[START Supplied data]

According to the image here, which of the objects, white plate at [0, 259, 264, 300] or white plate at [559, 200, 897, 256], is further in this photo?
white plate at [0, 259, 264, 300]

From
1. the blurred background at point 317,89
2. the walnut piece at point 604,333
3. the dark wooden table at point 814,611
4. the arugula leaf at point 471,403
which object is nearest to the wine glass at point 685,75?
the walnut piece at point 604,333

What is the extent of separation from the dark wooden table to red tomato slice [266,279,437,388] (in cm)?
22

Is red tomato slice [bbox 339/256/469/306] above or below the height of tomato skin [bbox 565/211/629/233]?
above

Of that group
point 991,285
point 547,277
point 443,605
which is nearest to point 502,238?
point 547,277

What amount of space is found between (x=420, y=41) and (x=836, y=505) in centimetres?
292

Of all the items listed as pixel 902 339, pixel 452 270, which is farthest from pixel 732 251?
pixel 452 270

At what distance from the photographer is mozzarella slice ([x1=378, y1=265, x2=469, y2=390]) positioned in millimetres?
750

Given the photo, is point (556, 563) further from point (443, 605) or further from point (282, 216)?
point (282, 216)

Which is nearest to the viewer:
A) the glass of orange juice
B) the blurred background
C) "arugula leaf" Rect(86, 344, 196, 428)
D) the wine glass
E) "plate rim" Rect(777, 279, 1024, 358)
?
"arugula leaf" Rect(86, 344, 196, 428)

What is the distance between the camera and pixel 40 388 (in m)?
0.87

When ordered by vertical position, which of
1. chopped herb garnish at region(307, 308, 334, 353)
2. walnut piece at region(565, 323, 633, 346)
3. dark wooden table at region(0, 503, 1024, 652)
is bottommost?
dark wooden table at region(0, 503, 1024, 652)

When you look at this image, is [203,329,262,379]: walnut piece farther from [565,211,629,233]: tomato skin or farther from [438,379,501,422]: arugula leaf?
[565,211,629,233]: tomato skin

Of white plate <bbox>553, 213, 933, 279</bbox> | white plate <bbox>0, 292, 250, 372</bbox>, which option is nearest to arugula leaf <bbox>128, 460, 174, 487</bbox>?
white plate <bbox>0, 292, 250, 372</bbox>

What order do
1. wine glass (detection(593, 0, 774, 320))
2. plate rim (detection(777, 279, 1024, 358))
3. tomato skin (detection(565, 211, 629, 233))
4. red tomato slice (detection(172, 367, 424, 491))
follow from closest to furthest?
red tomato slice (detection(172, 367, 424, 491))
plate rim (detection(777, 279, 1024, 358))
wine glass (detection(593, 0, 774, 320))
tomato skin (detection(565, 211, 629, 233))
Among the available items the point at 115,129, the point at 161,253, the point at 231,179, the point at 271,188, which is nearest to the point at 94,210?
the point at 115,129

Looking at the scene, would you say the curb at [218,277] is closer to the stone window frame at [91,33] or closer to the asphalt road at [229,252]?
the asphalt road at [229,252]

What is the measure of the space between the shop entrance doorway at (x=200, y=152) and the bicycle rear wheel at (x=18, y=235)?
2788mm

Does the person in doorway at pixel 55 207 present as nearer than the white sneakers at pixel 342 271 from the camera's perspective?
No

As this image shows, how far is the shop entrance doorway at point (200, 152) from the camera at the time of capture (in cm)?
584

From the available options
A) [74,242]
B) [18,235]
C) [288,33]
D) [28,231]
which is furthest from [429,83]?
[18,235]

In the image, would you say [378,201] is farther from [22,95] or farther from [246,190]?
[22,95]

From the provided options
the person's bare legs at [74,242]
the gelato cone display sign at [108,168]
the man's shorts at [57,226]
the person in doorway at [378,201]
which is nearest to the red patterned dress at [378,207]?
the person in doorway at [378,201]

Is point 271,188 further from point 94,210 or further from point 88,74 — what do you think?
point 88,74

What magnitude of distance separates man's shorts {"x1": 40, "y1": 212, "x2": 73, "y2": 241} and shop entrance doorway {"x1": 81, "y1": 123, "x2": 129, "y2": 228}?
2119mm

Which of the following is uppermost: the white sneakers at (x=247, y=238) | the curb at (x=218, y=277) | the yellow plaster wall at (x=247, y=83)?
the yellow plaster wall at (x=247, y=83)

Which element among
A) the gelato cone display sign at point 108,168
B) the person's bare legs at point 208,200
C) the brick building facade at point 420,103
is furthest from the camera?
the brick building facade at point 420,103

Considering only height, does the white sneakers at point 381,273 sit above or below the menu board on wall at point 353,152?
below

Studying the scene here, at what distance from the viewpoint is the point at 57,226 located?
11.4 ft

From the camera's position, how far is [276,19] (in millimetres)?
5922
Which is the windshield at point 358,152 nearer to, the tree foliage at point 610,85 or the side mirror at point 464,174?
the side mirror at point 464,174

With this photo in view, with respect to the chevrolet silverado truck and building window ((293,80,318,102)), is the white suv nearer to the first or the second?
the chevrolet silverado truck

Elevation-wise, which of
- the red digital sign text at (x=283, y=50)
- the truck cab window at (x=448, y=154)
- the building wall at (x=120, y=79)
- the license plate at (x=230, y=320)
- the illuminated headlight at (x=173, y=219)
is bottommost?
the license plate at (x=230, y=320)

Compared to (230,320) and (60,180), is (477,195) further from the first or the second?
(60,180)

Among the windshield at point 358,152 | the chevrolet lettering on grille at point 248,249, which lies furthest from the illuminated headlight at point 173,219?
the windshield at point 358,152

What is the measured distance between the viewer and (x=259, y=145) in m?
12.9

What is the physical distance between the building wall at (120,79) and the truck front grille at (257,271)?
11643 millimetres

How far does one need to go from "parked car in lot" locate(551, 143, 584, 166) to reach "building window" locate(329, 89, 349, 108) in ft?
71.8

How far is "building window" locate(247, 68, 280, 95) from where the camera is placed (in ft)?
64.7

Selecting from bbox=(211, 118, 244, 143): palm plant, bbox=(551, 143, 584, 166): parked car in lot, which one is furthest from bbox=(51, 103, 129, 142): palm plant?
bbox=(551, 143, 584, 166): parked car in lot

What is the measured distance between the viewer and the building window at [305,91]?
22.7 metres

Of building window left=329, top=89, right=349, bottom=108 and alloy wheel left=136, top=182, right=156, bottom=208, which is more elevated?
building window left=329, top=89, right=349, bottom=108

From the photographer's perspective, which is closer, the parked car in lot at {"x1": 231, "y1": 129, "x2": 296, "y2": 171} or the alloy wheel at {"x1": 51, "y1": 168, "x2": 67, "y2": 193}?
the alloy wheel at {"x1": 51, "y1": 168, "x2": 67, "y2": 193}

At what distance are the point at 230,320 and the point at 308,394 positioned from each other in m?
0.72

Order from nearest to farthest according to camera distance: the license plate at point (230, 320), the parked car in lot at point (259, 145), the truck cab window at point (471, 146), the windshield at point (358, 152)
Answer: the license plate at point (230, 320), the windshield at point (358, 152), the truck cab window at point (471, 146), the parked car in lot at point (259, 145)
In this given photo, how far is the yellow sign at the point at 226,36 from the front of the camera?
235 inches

[END Supplied data]

Copy the data above exactly, line for line, from the first line through the last.

=== Answer to this exercise ===
According to the image here, which of the objects, white plate at [0, 259, 264, 300] or white plate at [559, 200, 897, 256], is further in this photo?
white plate at [0, 259, 264, 300]

From
1. the blurred background at point 317,89
2. the walnut piece at point 604,333
3. the dark wooden table at point 814,611
4. the arugula leaf at point 471,403
which object is nearest to the wine glass at point 685,75?
the walnut piece at point 604,333

What is the extent of separation from the dark wooden table to red tomato slice [266,279,437,388] (in cm)?
22

Is red tomato slice [bbox 339/256/469/306] above or below the height of tomato skin [bbox 565/211/629/233]?
above

Of that group
point 991,285
point 547,277
point 443,605
which is nearest to point 502,238?
point 547,277

What amount of space is found between (x=420, y=41) and (x=836, y=505) in centimetres?
292

Of all the items listed as pixel 902 339, pixel 452 270, which is farthest from pixel 732 251?
pixel 452 270

At what distance from the photographer is mozzarella slice ([x1=378, y1=265, x2=469, y2=390]) positioned in millimetres?
750

Given the photo, is point (556, 563) further from point (443, 605) or further from point (282, 216)?
point (282, 216)

Which is nearest to the viewer:
A) the glass of orange juice
B) the blurred background
C) "arugula leaf" Rect(86, 344, 196, 428)
D) the wine glass
E) "plate rim" Rect(777, 279, 1024, 358)
?
"arugula leaf" Rect(86, 344, 196, 428)

What is the distance between the camera and pixel 40 388 (in m)?
0.87

When ordered by vertical position, which of
1. chopped herb garnish at region(307, 308, 334, 353)
2. walnut piece at region(565, 323, 633, 346)
3. dark wooden table at region(0, 503, 1024, 652)
is bottommost?
dark wooden table at region(0, 503, 1024, 652)

When you look at this image, is [203,329,262,379]: walnut piece farther from [565,211,629,233]: tomato skin or farther from [438,379,501,422]: arugula leaf?
[565,211,629,233]: tomato skin

Of white plate <bbox>553, 213, 933, 279</bbox> | white plate <bbox>0, 292, 250, 372</bbox>, which option is nearest to arugula leaf <bbox>128, 460, 174, 487</bbox>?
white plate <bbox>0, 292, 250, 372</bbox>

What order do
1. wine glass (detection(593, 0, 774, 320))
2. plate rim (detection(777, 279, 1024, 358))
3. tomato skin (detection(565, 211, 629, 233))
4. red tomato slice (detection(172, 367, 424, 491))
follow from closest to furthest?
red tomato slice (detection(172, 367, 424, 491))
plate rim (detection(777, 279, 1024, 358))
wine glass (detection(593, 0, 774, 320))
tomato skin (detection(565, 211, 629, 233))
Among the available items the point at 115,129, the point at 161,253, the point at 231,179, the point at 271,188, which is nearest to the point at 94,210?
the point at 115,129

Looking at the scene, would you say the curb at [218,277] is closer to the stone window frame at [91,33] or closer to the asphalt road at [229,252]?
the asphalt road at [229,252]

What is the measure of the space between the shop entrance doorway at (x=200, y=152) and the bicycle rear wheel at (x=18, y=235)?
2788mm

Does the person in doorway at pixel 55 207 present as nearer than the white sneakers at pixel 342 271 from the camera's perspective?
No

As this image shows, how far is the shop entrance doorway at point (200, 152) from the camera at the time of capture (in cm)?
584

From the available options
A) [74,242]
B) [18,235]
C) [288,33]
D) [28,231]
which is furthest from [429,83]?
[18,235]

In the image, would you say [378,201] is farther from [22,95] or farther from [246,190]?
[22,95]

From the provided options
the person's bare legs at [74,242]
the gelato cone display sign at [108,168]
the man's shorts at [57,226]
the person in doorway at [378,201]
which is nearest to the red patterned dress at [378,207]?
the person in doorway at [378,201]

Is point 271,188 further from point 94,210 or further from point 88,74 — what do you think?
point 88,74

What magnitude of distance separates man's shorts {"x1": 40, "y1": 212, "x2": 73, "y2": 241} and shop entrance doorway {"x1": 81, "y1": 123, "x2": 129, "y2": 228}?
2119mm

Which of the following is uppermost: the white sneakers at (x=247, y=238) | the curb at (x=218, y=277) | the yellow plaster wall at (x=247, y=83)?
the yellow plaster wall at (x=247, y=83)

Which element among
A) the gelato cone display sign at point 108,168
B) the person's bare legs at point 208,200
C) the brick building facade at point 420,103
is furthest from the camera?
the brick building facade at point 420,103

Considering only height, does the white sneakers at point 381,273 sit above or below the menu board on wall at point 353,152?
below

Studying the scene here, at what distance from the viewpoint is the point at 57,226 located?
11.4 ft

From the camera's position, how far is [276,19] (in millimetres)?
5922
Which is the windshield at point 358,152 nearer to, the tree foliage at point 610,85 or the side mirror at point 464,174?
the side mirror at point 464,174

With this photo in view, with respect to the chevrolet silverado truck and building window ((293,80,318,102)), is the white suv nearer to the first or the second?
the chevrolet silverado truck

Elevation-wise, which of
- the red digital sign text at (x=283, y=50)
- the truck cab window at (x=448, y=154)
- the building wall at (x=120, y=79)
- the license plate at (x=230, y=320)
- the illuminated headlight at (x=173, y=219)
is bottommost?
the license plate at (x=230, y=320)

Compared to (230,320) and (60,180), is (477,195) further from the first or the second?
(60,180)

Among the windshield at point 358,152 | the chevrolet lettering on grille at point 248,249, which lies furthest from the illuminated headlight at point 173,219?
the windshield at point 358,152

What is the measured distance between the viewer and (x=259, y=145) in m?
12.9

What is the physical distance between the building wall at (120,79) and the truck front grille at (257,271)?
11643 millimetres

How far does one need to go from "parked car in lot" locate(551, 143, 584, 166) to reach "building window" locate(329, 89, 349, 108) in ft?
71.8

How far is "building window" locate(247, 68, 280, 95) from where the camera is placed (in ft)?
64.7

Selecting from bbox=(211, 118, 244, 143): palm plant, bbox=(551, 143, 584, 166): parked car in lot, which one is furthest from bbox=(51, 103, 129, 142): palm plant?
bbox=(551, 143, 584, 166): parked car in lot

What is the measured distance between the viewer and the building window at [305,91]?
22.7 metres

Of building window left=329, top=89, right=349, bottom=108 and alloy wheel left=136, top=182, right=156, bottom=208, which is more elevated?
building window left=329, top=89, right=349, bottom=108

From the photographer's perspective, which is closer, the parked car in lot at {"x1": 231, "y1": 129, "x2": 296, "y2": 171} or the alloy wheel at {"x1": 51, "y1": 168, "x2": 67, "y2": 193}?
the alloy wheel at {"x1": 51, "y1": 168, "x2": 67, "y2": 193}

At what distance are the point at 230,320 and the point at 308,394 positioned from each other in m?
0.72

Order from nearest to farthest according to camera distance: the license plate at point (230, 320), the parked car in lot at point (259, 145), the truck cab window at point (471, 146), the windshield at point (358, 152)
Answer: the license plate at point (230, 320), the windshield at point (358, 152), the truck cab window at point (471, 146), the parked car in lot at point (259, 145)
In this given photo, how far is the yellow sign at the point at 226,36 from the front of the camera?
235 inches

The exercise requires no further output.